You don't like thinking of it that way because, hey, you could have bought a more expensive card for that amount. But I say you just take that into account when you give it a rank. You say that's hard to do, but I say you're really already doing pretty similar tradeoff type estimations when you ranked all the other cards.
The reason why I don't like this argument (that you can just take into account MP at higher costs) is that this is tantamount to saying that we could very well rank IGG on the $2 list. Why can't you just take into account that it costs more? As Robz earlier demonstrated when he began trying the LGG exercise, it's just hard. The trade-off estimation for cost is something that we've attempted to abstract away by the very method of dividing the lists according to cost.

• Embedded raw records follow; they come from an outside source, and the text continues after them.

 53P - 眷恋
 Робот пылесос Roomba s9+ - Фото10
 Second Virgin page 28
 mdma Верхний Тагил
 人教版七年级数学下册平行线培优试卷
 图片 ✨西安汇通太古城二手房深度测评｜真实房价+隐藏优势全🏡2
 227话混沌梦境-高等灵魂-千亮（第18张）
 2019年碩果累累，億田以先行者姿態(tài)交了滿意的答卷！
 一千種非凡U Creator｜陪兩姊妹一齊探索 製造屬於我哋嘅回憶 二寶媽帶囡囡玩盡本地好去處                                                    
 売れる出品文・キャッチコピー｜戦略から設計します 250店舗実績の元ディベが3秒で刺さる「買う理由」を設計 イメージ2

But IGG does not have a variable cost. The "effective cost" of MP is defined on an infinite (okay, effectively infinite) domain. There is no reason to put IGG on the $2 list, while there is a reason to put Stonemason on the $2 list (namely, it doesn't belong on any other list. The presence of Stonemason on any particular list of given cost does not tell you its strength as a $2 card that allows you to overpay any amount, because you've fixed the amount of overpay. So then you say, well, you take that into account when you put it on whatever list you decided to put it on, and then I say that's my point, you take the variable overpay amount into account when you decide how good of a card it is.

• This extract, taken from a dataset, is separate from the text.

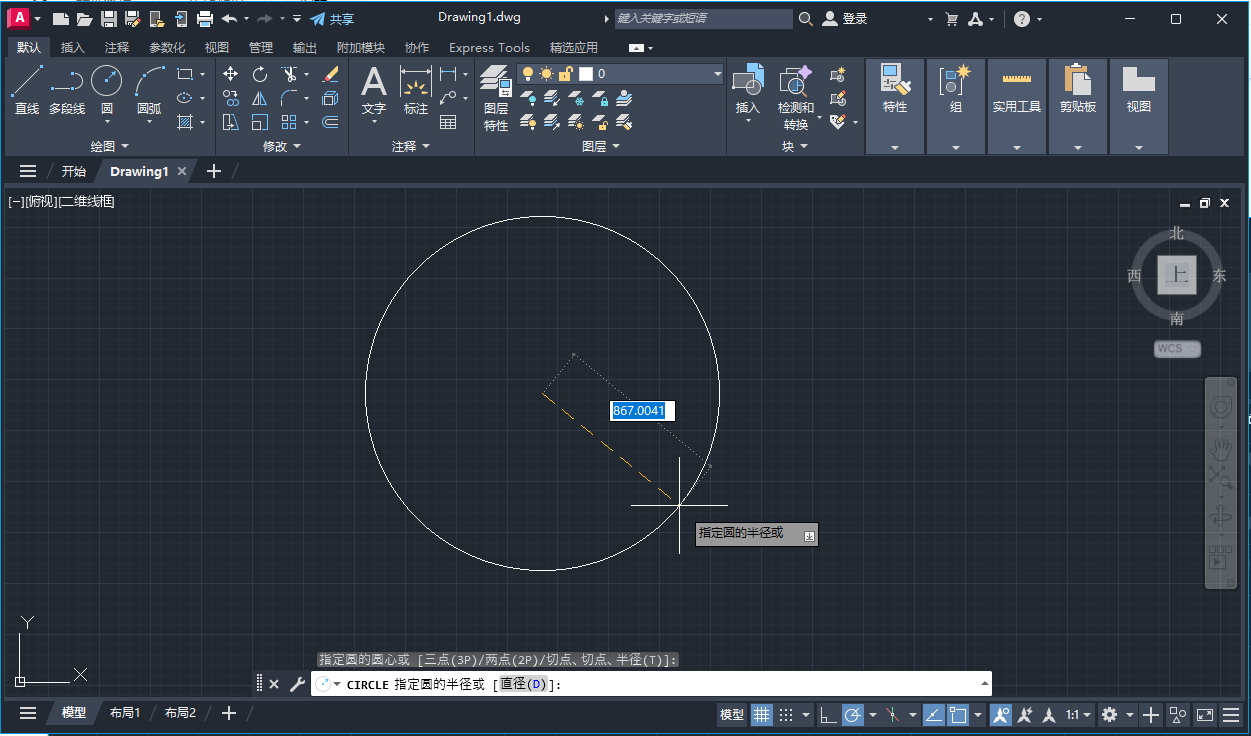 Autodesk AutoCAD 2026.1(附安装教程)汉化激活版 Autodesk AutoCAD 2026.1(附安装教程)汉化激活版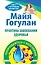 Практика завоевания здоровья. Прощайтесь с болезнями — 3052703 — 1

If it's going to go on a list other than $3, it has to go on all of them. Otherwise you're picking arbitrarily and inaccurately.

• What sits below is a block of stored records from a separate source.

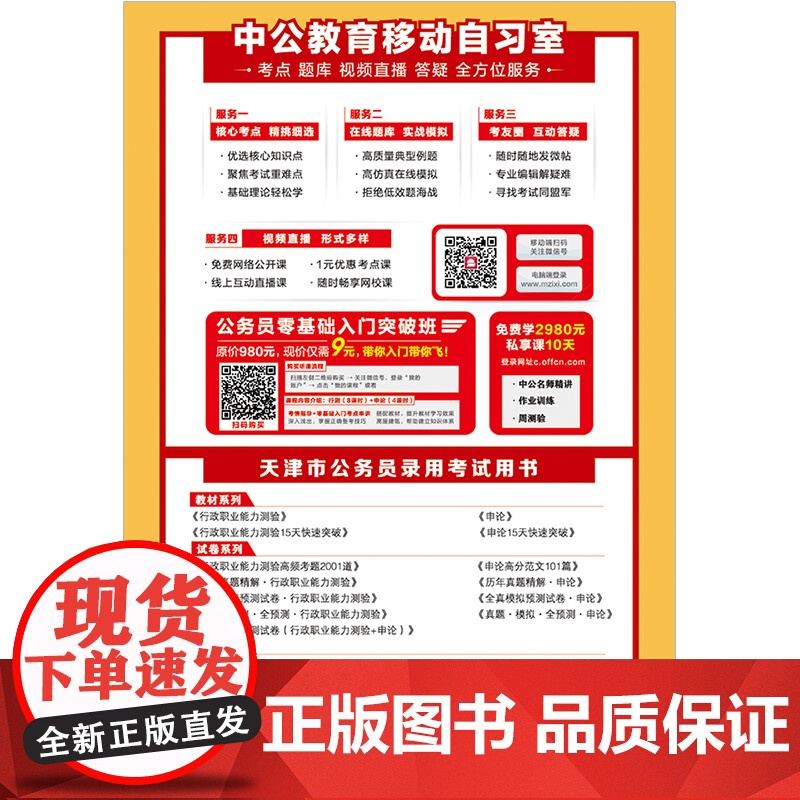天津公务员考试中公2018天津市公务员录用考试专业教材申论15天快速突破高清大图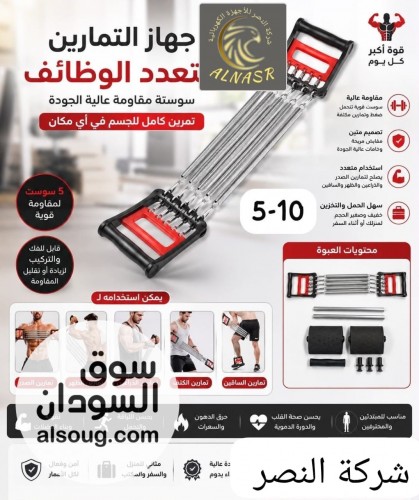 ساي ارجل صدر مزدوج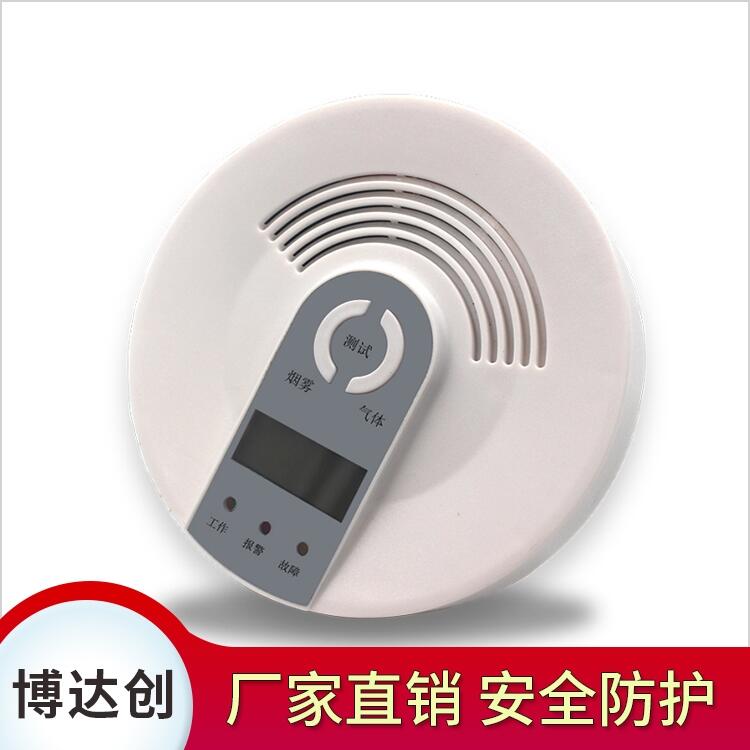 室內(nèi)燒煤爐煤氣泄漏BDC-CO-901報(bào)警器安裝方式
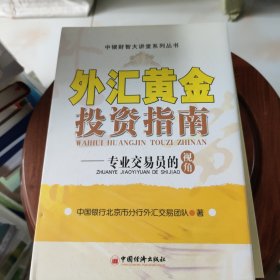 外汇黄金投资指南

I disagree with this. The choice is not neccesaarily arbitrary nor inaccurate. In the example with Masterpiece, I have provided reasoning again and again for why I feel $6+ is the best place for it. I could do the same for Stonemason. I CANNOT do it for Doctor, which is why I concede there. And Herald I would put on $4 anyway, so there's no disagreement there. As far as accuracy goes, I am willing to bet that Masterpiece would be bought a negligible number of times at $3, and also very rarely at $4. So, $5 or $6+? I don't know, you got me there. But either one is more accurate that $3.
In the end, your argument seems to be "rank Masterpiece on the $3 list because that is what it says on the card". But my argument is, yes, that's what it says on the card, but that is not the cost at which it is bought.
I can't see how Masterpiece being on the $5 or $6+ list is more accurate than $3. You seem to be considering all cases of gaining a card other than when you by them during your buy phase (or Black Market) an edge case, but I think there are way too many of those cases to be considering them all edgey. Masterpiece at $3 plays differently than Masterpice at $5, even if "you'd never by it at $3," as you say. But it matters. For Swindler, for Forager, for Forge, for every trash-for-benefit card, for possible three-piling scenarios, etc. It's cost is simply $3, and that matters during the game.
Peddler has a cost of $8, but no one has ever bought a Peddler for $8 (okay, maybe it's happened about as often as Halley's comet comes). It's most often bought for $2 or $0. But it really matters that it's an $8 card.. it's very important in a non-trivial amount of cases. Heck, the article on dominionstrategy about Peddler specifically keyed in that it's $8 price point was a big deal for trashing-with-cost-consideration scenarios. Now even moreso with Butcher and Stonemason (turning a Peddler into two Grand Markets is cool).
I don't agree with your premise that "that number on the card" is just a technicality. It's an important part of the mechanics of the game.